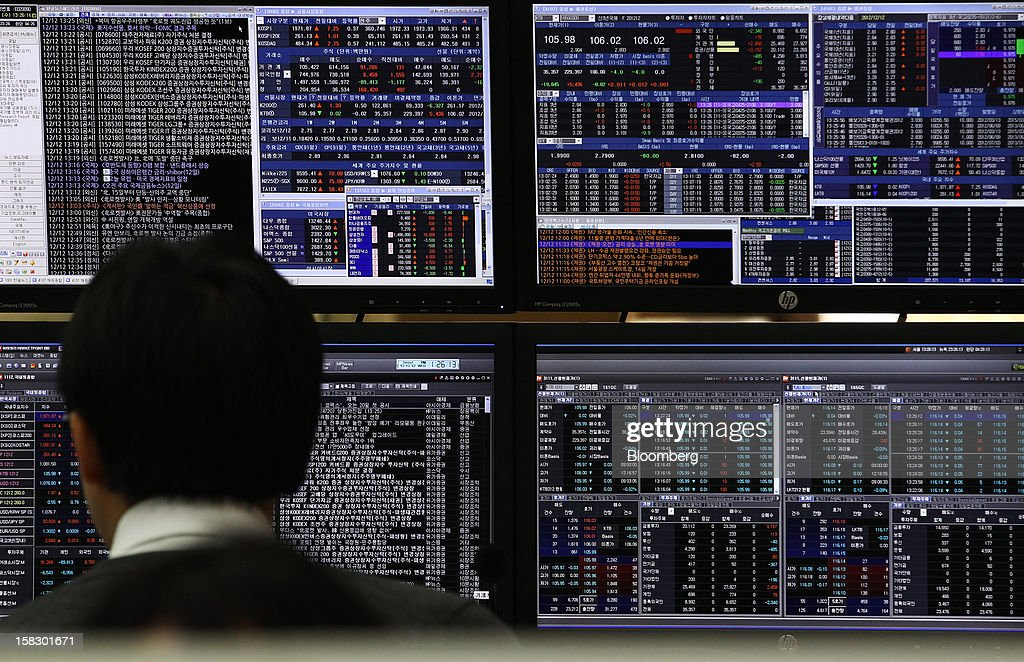 A foreign currency dealer monitors trade data in a dealing room at the Korea Exchange Bank headquarters in Seoul, South Korea, on Wednesday, Dec. 12, 2012. South Korea's won traded near a 15-month high and stocks extended gains after North Korea launched a rocket in defiance of international sanctions. Photographer: SeongJoon Cho/Bloomberg via Getty Images
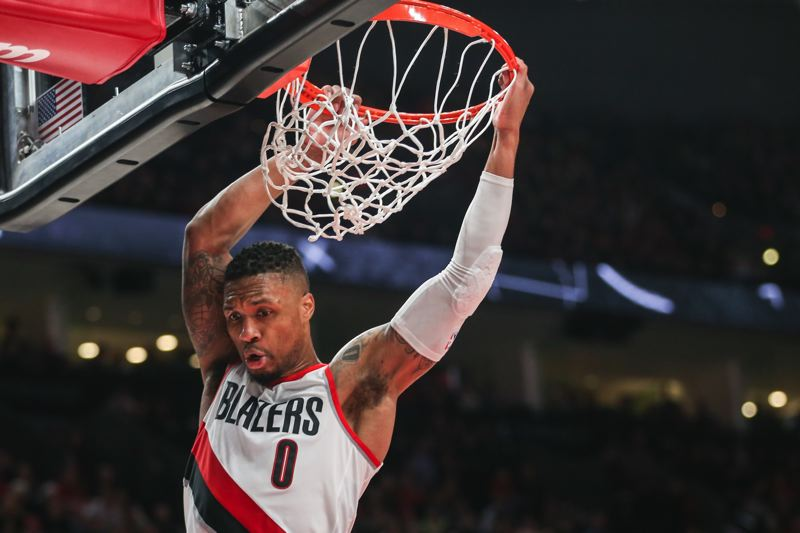 TRIBUNE PHOTO: DAVID BLAIR - Damian Lillard slams in a rebound Thursday as the Trail Blazers defeat the Indiana Pacers.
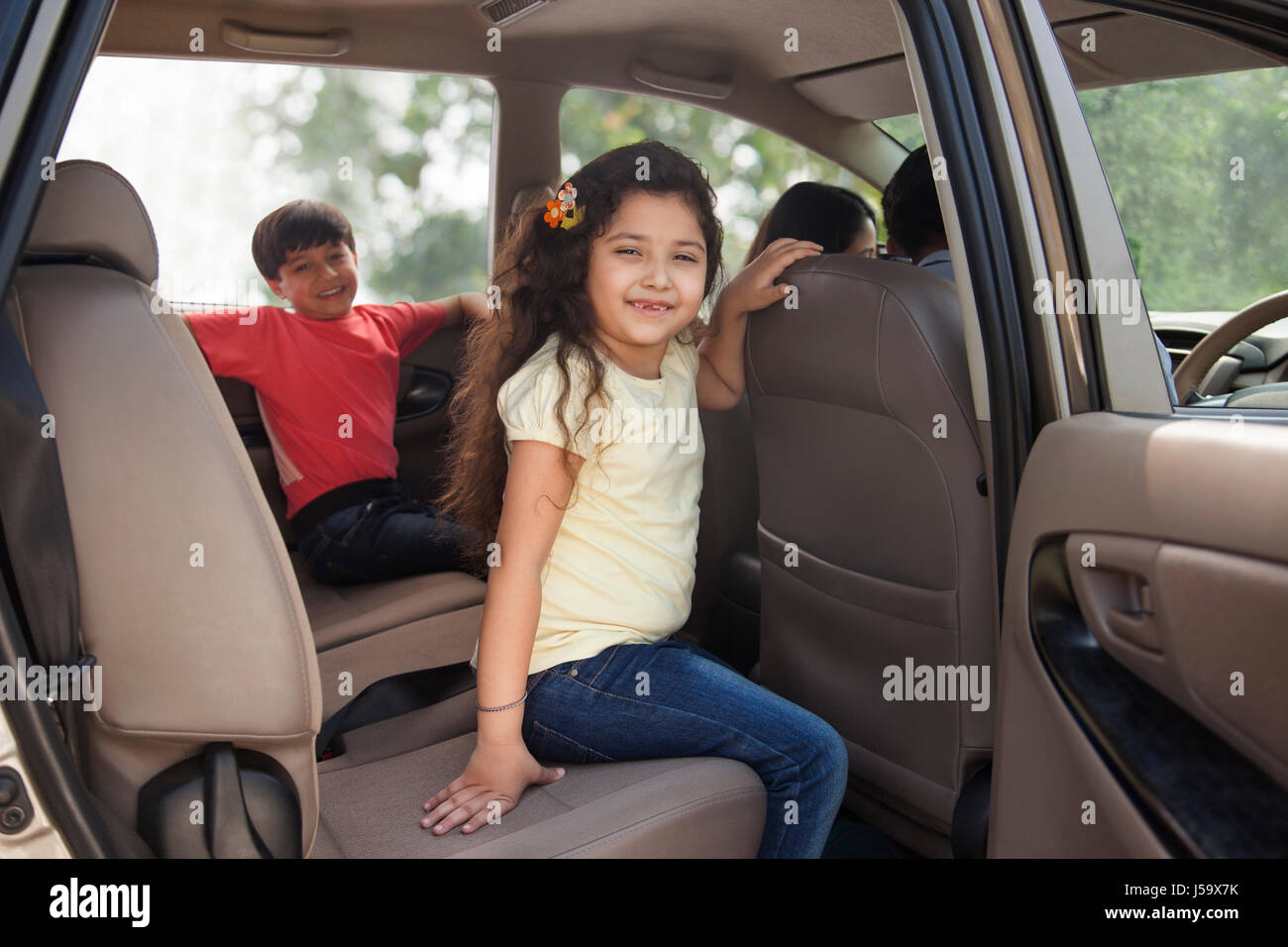 Cute Girl And Boy Sitting In Car Back Seat Stock Photo Alamy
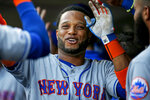 New York Mets' Robinson Cano celebrates his RBI sacrifice fly against the Minnesota Twins during the first inning of a baseball game Tuesday, July 16, 2019, in Minneapolis. (AP Photo/Bruce Kluckhohn)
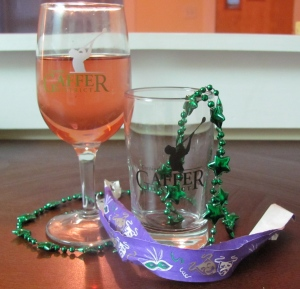 Our souvenir wine and beer glasses, wrist bands, and Mardi Gras beads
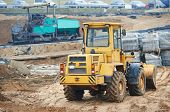 pic of wheel loader  - wheel loader excavator at construction earthmoving works - JPG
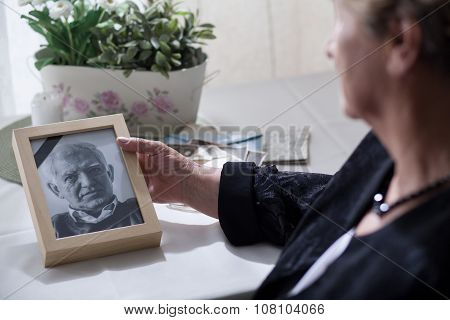 Widow Looking At The Photo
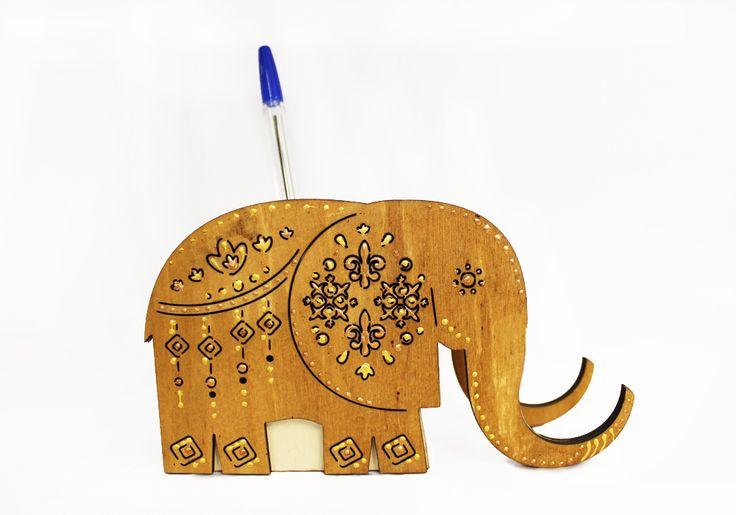 Карандашница в виде слона с подставкой для сотового телефона вырезана из березовой фанеры с использованием лазерной технологии. Окрашена морилкой в коричневый цвет, и расписана золотым акриловым контуром. Размер карандашницы в высоту 9,5 см, в длину 16,5 см, в ширину 5 см. Карандашница подойдет для продажи в магазинах с сувенирами и канцелярией. Ее можно подарить другу на день рождение или любой другой праздник.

Task brief:
If you see a picture in the listing, skip it while copying everything else exactly.

Answer to this task:
 A foreign currency dealer monitors trade data in a dealing room at the Korea Exchange Bank headquarters in Seoul, South Korea, on Wednesday, Dec. 12, 2012. South Korea's won traded near a 15-month high and stocks extended gains after North Korea launched a rocket in defiance of international sanctions. Photographer: SeongJoon Cho/Bloomberg via Getty Images
 TRIBUNE PHOTO: DAVID BLAIR - Damian Lillard slams in a rebound Thursday as the Trail Blazers defeat the Indiana Pacers.
 Cute Girl And Boy Sitting In Car Back Seat Stock Photo Alamy
 New York Mets' Robinson Cano celebrates his RBI sacrifice fly against the Minnesota Twins during the first inning of a baseball game Tuesday, July 16, 2019, in Minneapolis. (AP Photo/Bruce Kluckhohn)
 Our souvenir wine and beer glasses, wrist bands, and Mardi Gras beads
 pic of wheel loader  - wheel loader excavator at construction earthmoving works - JPG
 Widow Looking At The Photo
 Карандашница в виде слона с подставкой для сотового телефона вырезана из березовой фанеры с использованием лазерной технологии. Окрашена морилкой в коричневый цвет, и расписана золотым акриловым контуром. Размер карандашницы в высоту 9,5 см, в длину 16,5 см, в ширину 5 см. Карандашница подойдет для продажи в магазинах с сувенирами и канцелярией. Ее можно подарить другу на день рождение или любой другой праздник.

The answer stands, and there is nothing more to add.